GnRH activity is very low during childhood, and is activated at puberty or adolescence. During the reproductive years, pulse activity is critical for successful reproductive function as controlled by feedback loops. However, once a pregnancy is established, GnRH activity is not required. Pulsatile activity can be disrupted by hypothalamic-pituitary disease, either dysfunction (i.e., hypothalamic suppression) or organic lesions (trauma, tumor). Elevated prolactin levels decrease GnRH activity. In contrast, hyperinsulinemia increases pulse activity leading to disorderly LH and FSH activity, as seen in polycystic ovary syndrome (PCOS). GnRH formation is congenitally absent in Kallmann syndrome.
Control of FSH and LH
[edit]At the pituitary, GnRH stimulates the synthesis and secretion of follicle-stimulating hormone (FSH) and luteinizing hormone (LH).[8] These processes are controlled by the size and frequency of GnRH pulses, as well as by feedback from androgens and estrogens. Low-frequency GnRH pulses are required for FSH release, whereas high-frequency GnRH pulses stimulate LH pulses in a one-to-one manner.[9]
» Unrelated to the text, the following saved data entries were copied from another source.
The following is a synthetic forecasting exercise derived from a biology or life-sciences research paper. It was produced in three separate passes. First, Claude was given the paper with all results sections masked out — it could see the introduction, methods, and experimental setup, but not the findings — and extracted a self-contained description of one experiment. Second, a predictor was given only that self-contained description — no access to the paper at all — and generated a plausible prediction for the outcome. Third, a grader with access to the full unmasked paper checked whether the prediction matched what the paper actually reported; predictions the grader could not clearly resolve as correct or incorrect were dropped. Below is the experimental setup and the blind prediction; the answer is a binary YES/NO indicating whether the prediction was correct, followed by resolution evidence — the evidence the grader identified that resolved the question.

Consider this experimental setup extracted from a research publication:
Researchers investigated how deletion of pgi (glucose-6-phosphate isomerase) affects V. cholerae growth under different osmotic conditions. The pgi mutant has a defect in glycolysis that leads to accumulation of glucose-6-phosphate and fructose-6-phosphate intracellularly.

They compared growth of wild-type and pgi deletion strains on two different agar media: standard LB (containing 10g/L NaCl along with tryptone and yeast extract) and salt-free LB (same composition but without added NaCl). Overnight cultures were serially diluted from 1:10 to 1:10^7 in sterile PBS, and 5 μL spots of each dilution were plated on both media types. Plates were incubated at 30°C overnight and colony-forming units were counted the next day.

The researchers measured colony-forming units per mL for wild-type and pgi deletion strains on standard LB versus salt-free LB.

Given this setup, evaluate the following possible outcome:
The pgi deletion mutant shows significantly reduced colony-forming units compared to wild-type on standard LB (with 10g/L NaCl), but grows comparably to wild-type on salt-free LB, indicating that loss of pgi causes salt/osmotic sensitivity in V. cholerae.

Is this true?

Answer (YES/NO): NO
There are differences in GnRH secretion between females and males. In males, GnRH is secreted in pulses at a constant frequency; however, in females, the frequency of the pulses varies during the menstrual cycle, and there is a large surge of GnRH just before ovulation.[10]
GnRH secretion is pulsatile in all vertebrates,[11] and is necessary for correct reproductive function. Thus, a single hormone, GnRH1, controls a complex process of follicular growth, ovulation, and corpus luteum maintenance in the female, and spermatogenesis in the male.
Neurohormone
[edit]GnRH is considered a neurohormone, a hormone produced in a specific neural cell and released at its neural terminal. A key area for production of GnRH is the preoptic area of the hypothalamus, which contains most of the GnRH-secreting neurons. GnRH neurons originate in the nose and migrate into the brain, where they are scattered throughout the medial septum and hypothalamus and connected by very long >1-millimeter-long dendrites. These bundle together so they receive shared synaptic input, a process that allows them to synchronize their GnRH release.[7]
The GnRH neurons are regulated by many different afferent neurons, using several different transmitters (including norepinephrine, GABA, glutamate). For instance, dopamine appears to stimulate LH release (through GnRH) in estrogen-progesterone-primed females; dopamine may inhibit LH release in ovariectomized females.[8] Kisspeptin appears to be an important regulator of GnRH release.[12] GnRH release can also be regulated by estrogen. It has been reported that there are kisspeptin-producing neurons that also express estrogen receptor alpha.[13]
Other organs
[edit]GnRH is found in organs outside of the hypothalamus and pituitary, and its role in other life processes is poorly understood. For instance, there is likely to be a role for GnRH1 in the placenta and in the gonads. GnRH and GnRH receptors are also found in cancers of the breast, ovary, prostate, and endometrium.[14]
Effects of behavior
[edit]GnRH production/release is one of the few confirmed examples in which behavior influences hormones, rather than the other way around.[citation needed] Cichlid fish that become socially dominant in turn experience an upregulation of GnRH secretion whereas cichlid fish that are socially subordinate have a down regulation of GnRH secretion.[15] Besides secretion, the social environment as well as their behavior affects the size of GnRH neurons. Specifically, males that are more territorial have larger GnRH neurons than males that are less territorial. Differences are also seen in females, with brooding females having smaller GnRH neurons than either spawning or control females.[16] These examples suggest that GnRH is a socially regulated hormone.[citation needed]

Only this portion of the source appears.